# How is Samung Plasma PS43D450 TV?



## aroraanant (Mar 11, 2012)

One of friend was asking me about Samung Plasma PS43D450 TV.
I have some knowledge about LEDs and LCDs but don't have any idea about Plasma TVs.
He is getting the above mentioned model for 35k with manufacturer warranty.
But it is just HD and not Full HD 
And he is also getting SAMSUNG 40" LED TV 40D5000 with no manufacturer warranty only dealer warranty for only 36k as it is an imported item I think,I know that this one is really good and deal is also very good.
But I want you guys to throw some light on the Plasma TV.
Please reply ASAP


----------



## dashing.sujay (Mar 11, 2012)

Ask ghormanas, I think he got one. Even Sarath got one I think.

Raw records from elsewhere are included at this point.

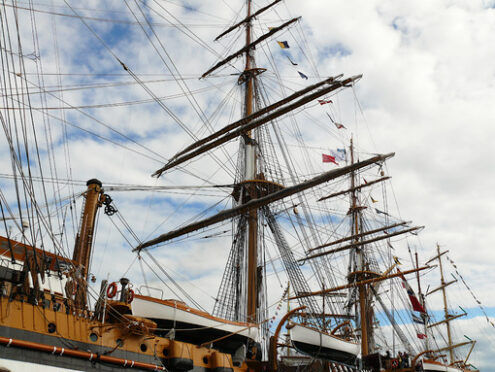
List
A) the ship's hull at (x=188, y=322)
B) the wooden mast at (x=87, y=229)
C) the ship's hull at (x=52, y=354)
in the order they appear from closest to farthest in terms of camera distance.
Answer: the ship's hull at (x=52, y=354), the ship's hull at (x=188, y=322), the wooden mast at (x=87, y=229)

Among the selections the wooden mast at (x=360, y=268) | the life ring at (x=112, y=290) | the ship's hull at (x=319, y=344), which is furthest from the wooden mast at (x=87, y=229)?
the wooden mast at (x=360, y=268)

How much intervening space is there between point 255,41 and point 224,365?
18.8 meters

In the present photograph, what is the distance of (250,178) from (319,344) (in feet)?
29.3

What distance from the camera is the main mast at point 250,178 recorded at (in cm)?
2011

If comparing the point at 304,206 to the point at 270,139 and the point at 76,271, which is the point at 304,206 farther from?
the point at 76,271

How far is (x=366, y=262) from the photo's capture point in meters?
32.5

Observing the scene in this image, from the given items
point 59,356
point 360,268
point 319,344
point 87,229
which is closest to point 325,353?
point 319,344

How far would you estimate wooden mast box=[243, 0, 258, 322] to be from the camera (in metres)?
20.1

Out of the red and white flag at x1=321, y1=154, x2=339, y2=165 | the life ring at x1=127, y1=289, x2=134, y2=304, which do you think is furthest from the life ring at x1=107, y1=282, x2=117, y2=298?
the red and white flag at x1=321, y1=154, x2=339, y2=165

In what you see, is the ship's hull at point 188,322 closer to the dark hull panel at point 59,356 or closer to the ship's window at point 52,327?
the dark hull panel at point 59,356

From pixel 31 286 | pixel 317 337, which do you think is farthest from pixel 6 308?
pixel 317 337

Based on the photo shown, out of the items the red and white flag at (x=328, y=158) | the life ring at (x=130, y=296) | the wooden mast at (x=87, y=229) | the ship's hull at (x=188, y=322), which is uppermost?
the red and white flag at (x=328, y=158)

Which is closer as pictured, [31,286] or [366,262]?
[31,286]

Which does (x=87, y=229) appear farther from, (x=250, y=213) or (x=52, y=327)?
(x=250, y=213)
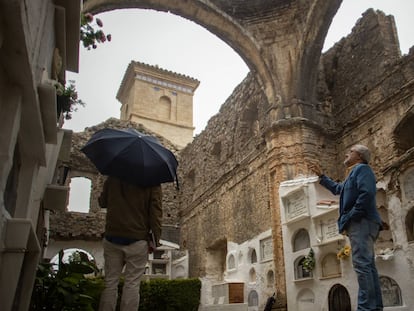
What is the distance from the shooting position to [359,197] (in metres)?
3.53

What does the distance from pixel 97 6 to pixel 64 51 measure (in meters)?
5.29

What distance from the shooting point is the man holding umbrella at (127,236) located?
3121mm

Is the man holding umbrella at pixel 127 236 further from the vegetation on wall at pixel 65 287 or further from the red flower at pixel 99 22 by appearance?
the red flower at pixel 99 22

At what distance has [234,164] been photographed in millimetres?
13367

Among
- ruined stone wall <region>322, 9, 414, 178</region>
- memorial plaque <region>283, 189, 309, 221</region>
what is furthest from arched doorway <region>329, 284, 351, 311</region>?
ruined stone wall <region>322, 9, 414, 178</region>

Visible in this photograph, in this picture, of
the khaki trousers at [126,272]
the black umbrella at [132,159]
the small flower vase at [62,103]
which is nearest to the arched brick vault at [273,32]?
the small flower vase at [62,103]

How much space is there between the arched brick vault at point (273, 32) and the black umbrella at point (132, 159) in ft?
23.4

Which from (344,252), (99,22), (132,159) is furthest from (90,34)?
(344,252)

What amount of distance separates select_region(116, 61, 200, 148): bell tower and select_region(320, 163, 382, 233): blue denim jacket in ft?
78.3

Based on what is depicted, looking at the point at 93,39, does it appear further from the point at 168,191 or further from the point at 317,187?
the point at 168,191

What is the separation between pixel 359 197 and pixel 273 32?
818cm

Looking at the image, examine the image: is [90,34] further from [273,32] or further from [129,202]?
[273,32]

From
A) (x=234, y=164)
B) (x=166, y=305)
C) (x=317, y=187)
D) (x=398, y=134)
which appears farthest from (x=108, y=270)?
(x=234, y=164)

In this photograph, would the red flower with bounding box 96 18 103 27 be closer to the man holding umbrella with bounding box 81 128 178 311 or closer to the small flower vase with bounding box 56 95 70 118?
the small flower vase with bounding box 56 95 70 118
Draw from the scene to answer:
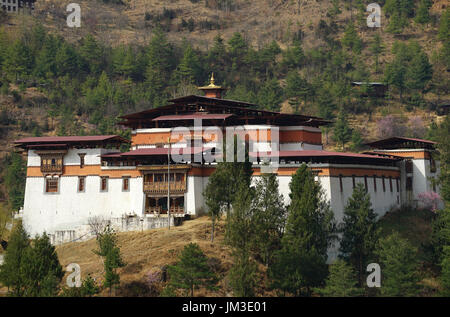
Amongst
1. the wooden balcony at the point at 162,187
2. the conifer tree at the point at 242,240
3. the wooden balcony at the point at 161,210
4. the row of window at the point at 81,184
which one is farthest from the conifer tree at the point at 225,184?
the row of window at the point at 81,184

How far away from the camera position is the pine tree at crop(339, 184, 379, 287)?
196 feet

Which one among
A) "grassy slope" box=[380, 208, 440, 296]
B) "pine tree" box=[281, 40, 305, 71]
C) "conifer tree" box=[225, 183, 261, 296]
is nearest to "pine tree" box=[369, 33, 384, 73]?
"pine tree" box=[281, 40, 305, 71]

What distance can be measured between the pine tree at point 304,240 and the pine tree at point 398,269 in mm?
4464

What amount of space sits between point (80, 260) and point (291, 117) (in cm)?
2462

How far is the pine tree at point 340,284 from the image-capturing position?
172 ft

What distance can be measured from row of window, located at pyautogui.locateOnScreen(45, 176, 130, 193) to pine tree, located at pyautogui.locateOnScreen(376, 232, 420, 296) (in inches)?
944

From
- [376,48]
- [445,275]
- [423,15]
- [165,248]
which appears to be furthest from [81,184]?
[423,15]

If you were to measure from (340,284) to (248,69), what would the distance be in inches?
3389

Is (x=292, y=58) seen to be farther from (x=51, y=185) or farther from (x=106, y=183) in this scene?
(x=51, y=185)

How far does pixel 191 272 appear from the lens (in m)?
52.3

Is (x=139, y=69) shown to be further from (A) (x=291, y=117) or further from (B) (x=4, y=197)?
(A) (x=291, y=117)

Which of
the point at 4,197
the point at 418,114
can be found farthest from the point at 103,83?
the point at 418,114

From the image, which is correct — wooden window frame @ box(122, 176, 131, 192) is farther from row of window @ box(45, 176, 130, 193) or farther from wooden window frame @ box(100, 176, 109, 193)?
wooden window frame @ box(100, 176, 109, 193)

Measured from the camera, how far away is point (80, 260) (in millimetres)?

They were once talking about how plasma's are better than LEDs. I remember slightly.


----------



## aroraanant (Mar 11, 2012)

But the major concern is that the particular model I have listed above is good or not.
Was reading some reviews on net and found that it is good but it is not FHD that is what bothering me.


----------



## dashing.sujay (Mar 11, 2012)

Its an 40" ?If yes, then FHD should be preferred. IMO 720p is good upto 32", after that 1080p really matters.

Anyways have a look at these will help you a lot.
1080p Does Matter – Here’s When (Screen Size vs. Viewing Distance vs. Resolution) | CarltonBale.com
Display guide


----------



## Sarath (Mar 11, 2012)

For such a huge screen definitely a 1080p Full HD resolution is good. I haven't compared 720p vs 1080p TVs ever. I don't know if the quality will really be bad. 

Of course Plasma > LCD 

I suggest you go to a showroom and see for yourself how a 720p TV at 40" looks like. Many showrooms let you test it with your content. Check for any issues that might bother you. I strongly suggest you do this. 

36k is a good deal IMO. I had to get mine CCFL-LCD for 67k and it's 40"; full HD yes, but all games run at 720p, TataskyHD at 1080i and normal bluray at 1080p but I can't find much difference.


----------



## dashing.sujay (Mar 11, 2012)

I have a samsung 5 series 42" 1080p LED which was costing 63k in diwali. I don't know how my dad got it for 51k with bill


----------



## aroraanant (Mar 11, 2012)

^^^^
But Samsung don't have any 42" 5 series LED!!!!
So how you got one??


----------



## dashing.sujay (Mar 11, 2012)

Its some 5000 series, either 40" or 42", not sure. Will confirm in eve.


----------



## aroraanant (Mar 11, 2012)

For sure it must be 40".
And if possible then ask your dad also how he got it for so cheap...


----------



## dashing.sujay (Mar 11, 2012)

I asked him, he told that he just didn't opt for all diwali offers and freebies and *some thing* else.


Spoiler



He is a branch manager. May he would have passed a loan for that shopkeeper in past and in return he did that  lol


----------



## aroraanant (Mar 11, 2012)

^^^
Ok got it.
So I guess now you have the same model which I have mentioned above i.e. 40D5000.
Now I am very much confused that which one I should suggest to my friend as I am not getting time to visit any local store and get more info about the same.


----------



## dashing.sujay (Mar 11, 2012)

I will have to check the manual to confirm the model.


----------



## aroraanant (Mar 11, 2012)

^^^
I think you don't need to as there is no other model in Samsung that can cost you for that price...


----------